I haven't felt that clarity very often for a long time now – I felt it when Alison came in from Massachusetts and I went out with my gals, and I felt it Thursday night.

Thursday night I was sitting around with a few great friends and some great friends of theirs drinking some punch, laughing at us trying out the Slip-n-Slide, munching on some burgers and hot dogs, and doing what the hell I wanted to do. I had to wait a while to sober up before I could drive home. I didn't get home until midnight and I had to work the next day, but fuck, it was worth it. There for a minute I felt that 17-18 year old April back in her body. After a while it actually made me sad that I'd have to leave that and go back to my reality.

The question I submit to you . . .

Is this bad? Is this wrong? Is it something you've ever experienced? Am I living in a "fantasy world" thinking that I could ever actually go back to doing what the hell I wanted to do, getting myself away from the tv, painting, drawing, singing, acting, seeing people and drinking with them? Or is this my right as an adult – to do what I want, all others be damned?

Am I throwing a temper tantrum? A midlife crisis? Or am I so unhappy that any time I enjoy myself, I'm reverting to a life that doesn't exist anymore?



Someone Told Me . . .

That I should blog more. (Thanks, Regan.) Truth of the matter is that (most) everything just seems so damn negative and unsettled lately that I've not been writing much in fear of alienating my readers . . . but here goes with some randomness.

It's hotter than ten sommmmmmmabitches outside today. Most of the world is complaining about that - but me? I'm happy about it. I love the warmth, love the heat. While it may be uncomfortable for a minute when I get in my car, burn the crap out of my hand on the steering wheel and seat belt, and then try to cool it off a tad, it's worth it overall. I just miss the swimming and wish I could do more of that . . . maybe one day, if I ever move to another apartment complex that has a pool.

Speaking of moving, I've had quite the onslaught of white-trash neighbors lately. That may be due to the fact that the townhouse we live in is weekly-rented, but still - it's pretty crazy.
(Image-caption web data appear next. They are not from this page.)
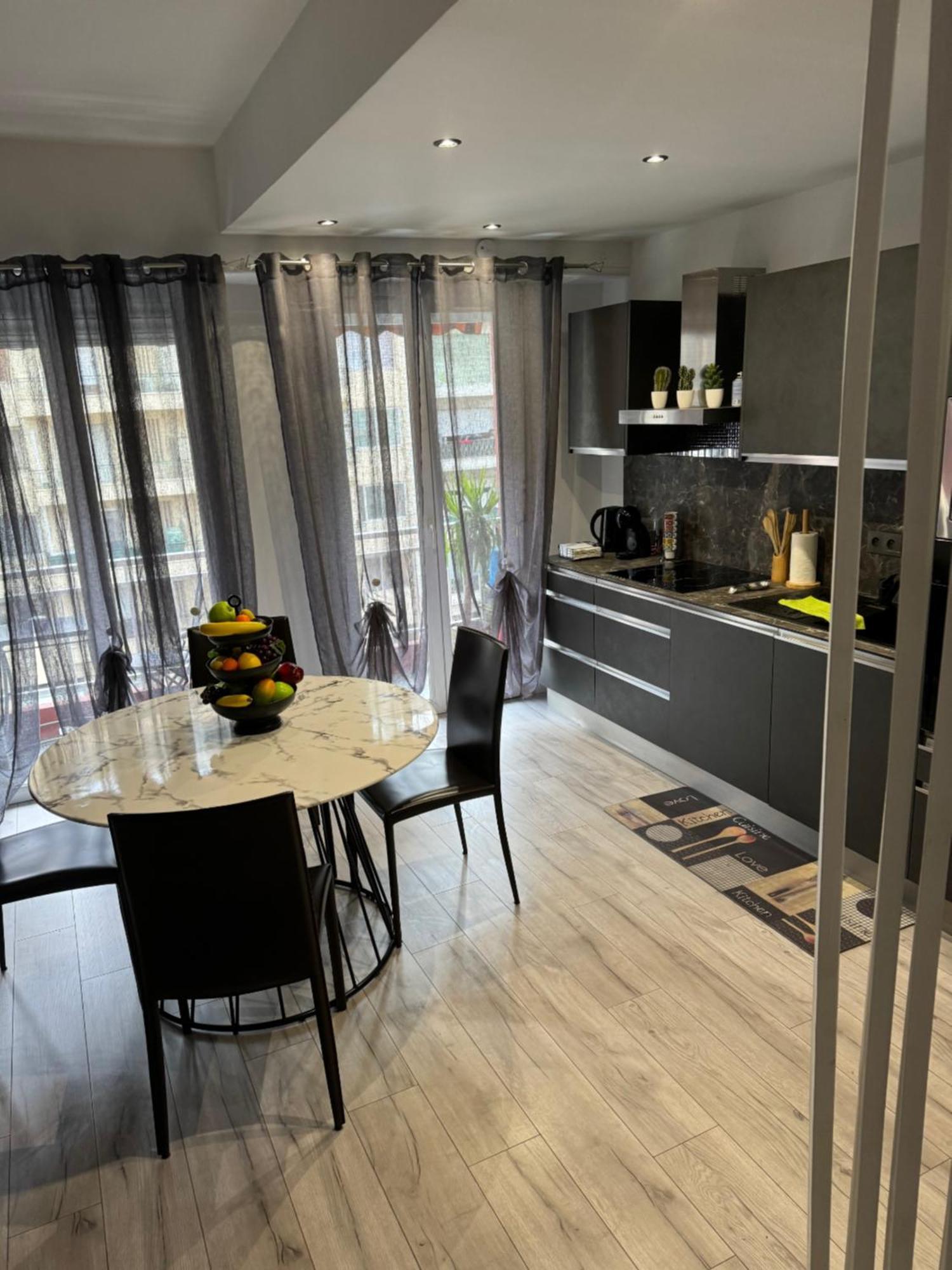 Gorgeous 2 bedrooms holiday apartement Nice Buitenkant foto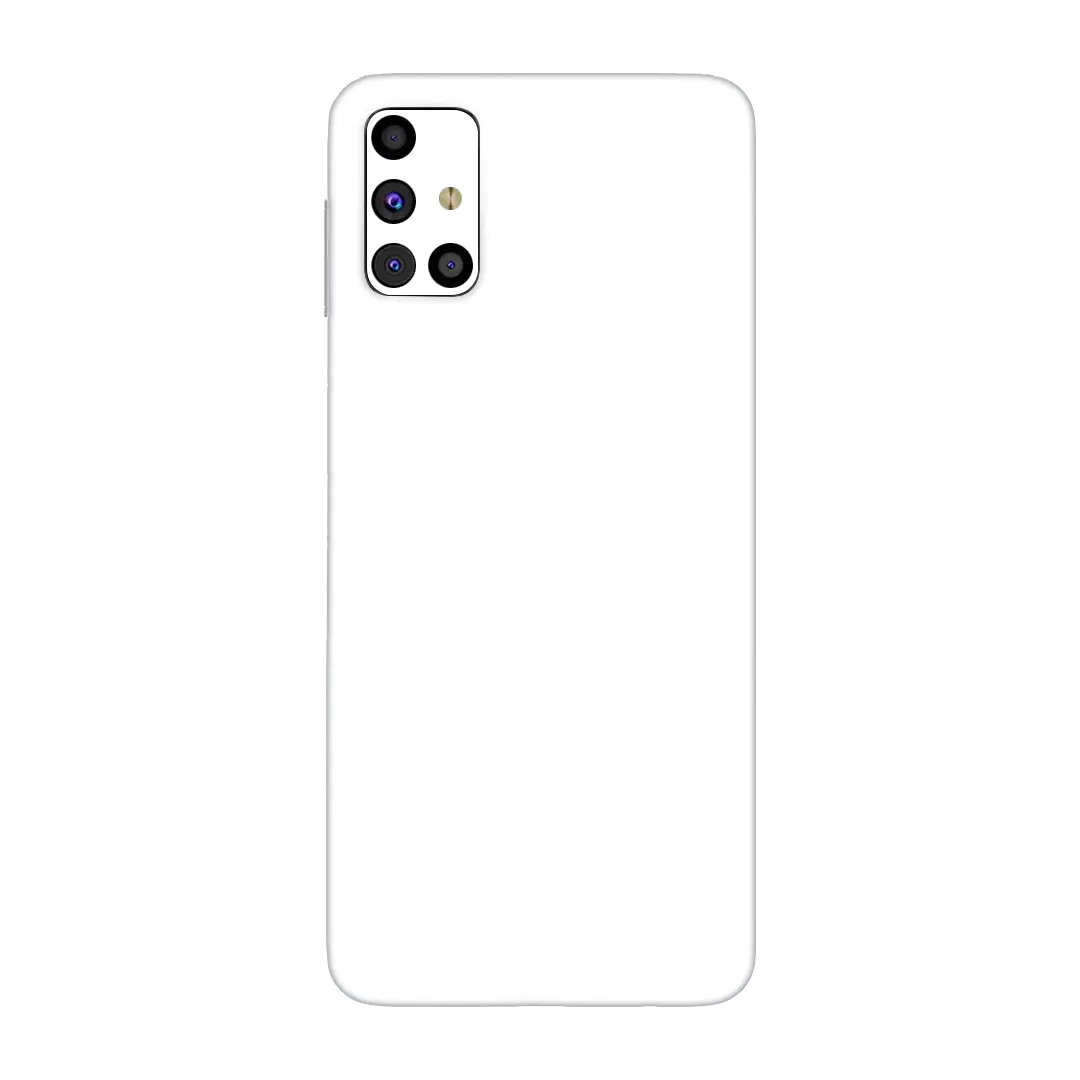 Preload Full Back / White Matte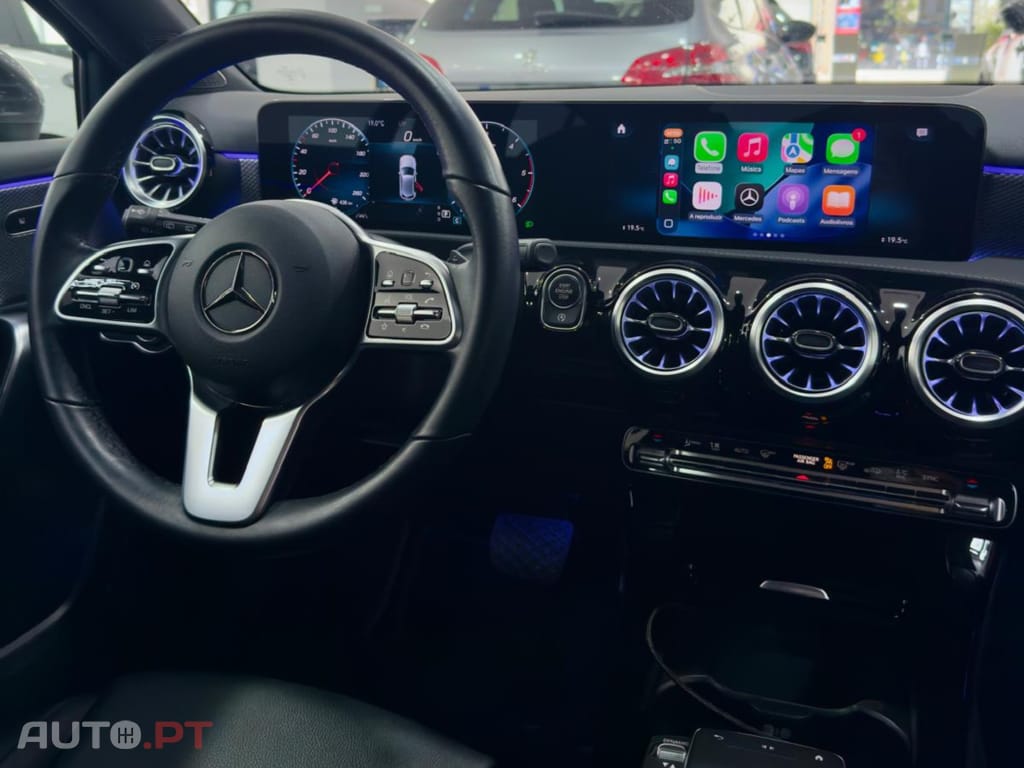 Mercedes-Benz A 180 d Business Solutions Aut.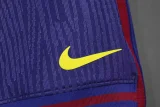 Barcelona Home  pant pants shorts    1:1 Quality Soccer Jersey 25-26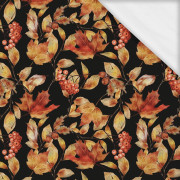 JEŘABINA A ŽALUDY (BAREVNÝ PODZIM)- single jersey s elastanem ITY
We've been there for 2.5 years and I've already had roughly 8 different households move in and out from around our quad. I'm always especially happy to see one of the redneck families move out of there and take their four snot-nosed, screaming brats with them. . . but I'm always disappointed again when I find myself fighting for a parking place (which is entirely unreasonable considering the size of our parking lot, but not entirely unsurprising considering the negative parking ability these people have). It makes me yearn for assigned parking again, which is so wrong on so many levels.

Speaking of so wrong on so many levels, Josh did get another job about 6 weeks ago and we've climbed ourselves relatively far out of the hole that was dug in his absence of employment, but now they're closing the restaurant and there are no positions available for him to transfer close within the same chain. Off to the job hunt it is for him again . . .
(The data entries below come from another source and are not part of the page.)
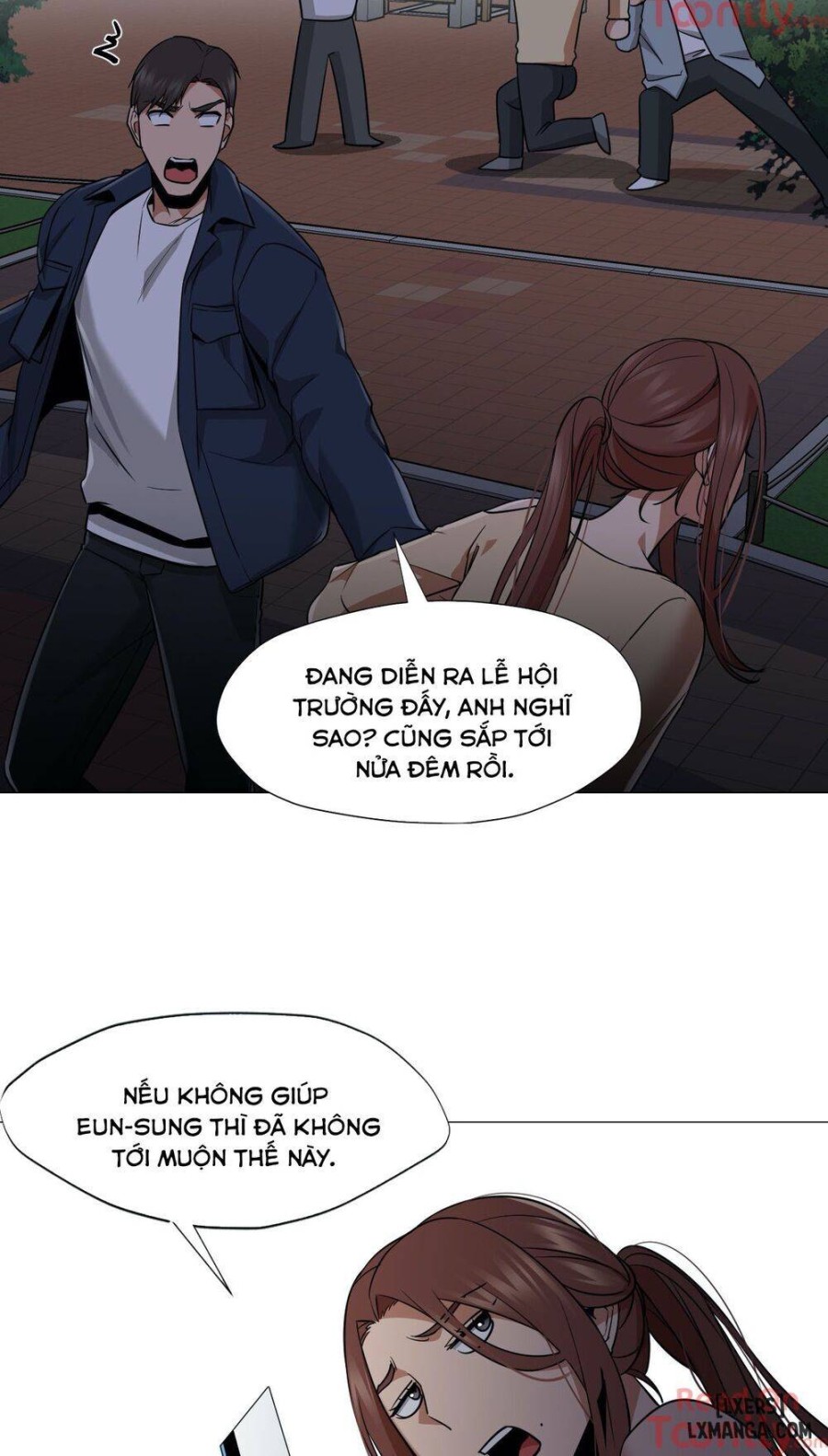 Mạnh Mẽ Nào, Các Cô Gái 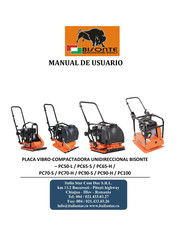 Bisonte PC70-H Manual De Usuario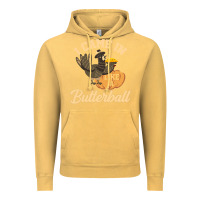 Vintage Mustard i came in like a butterball funny Vintage Hoodie - linhVisuals
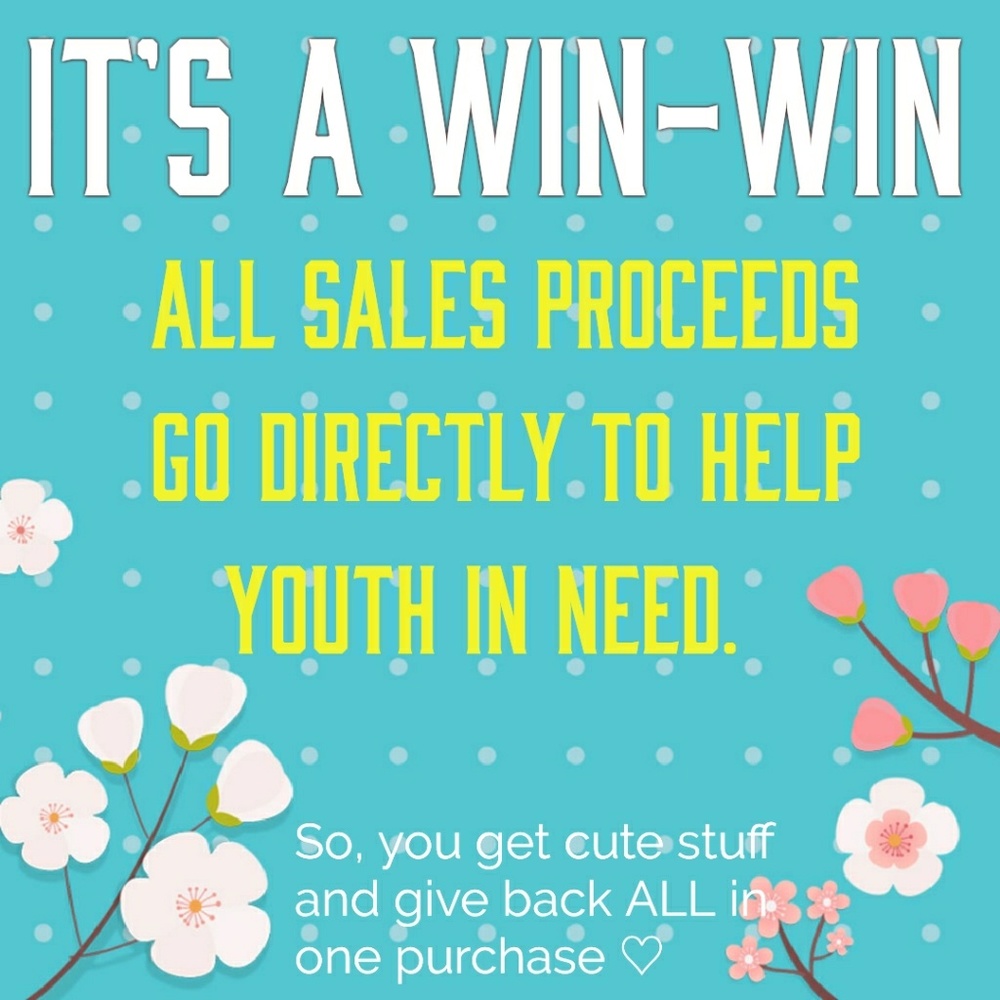 Shop For your closet & for good!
But in the meantime, we've moved Jose in with us, and that's working out relatively good. We're still working out the details and getting used to someone else living in the house, but all it all it's going well. Now if Jose could get the rest of his stuff from his old apartment, I know that he could save a bit of money and get back on his feet, too, but as long as he's paying them pro-rated rent and paying us a weekly rent, it's not going to be very kosher. I think plan is that he's going to get a place with someone else in October, and Josh and I are hoping that this will help him out and us, too.

That's enough blah-blah-blah for the day. Holla atcha, boi.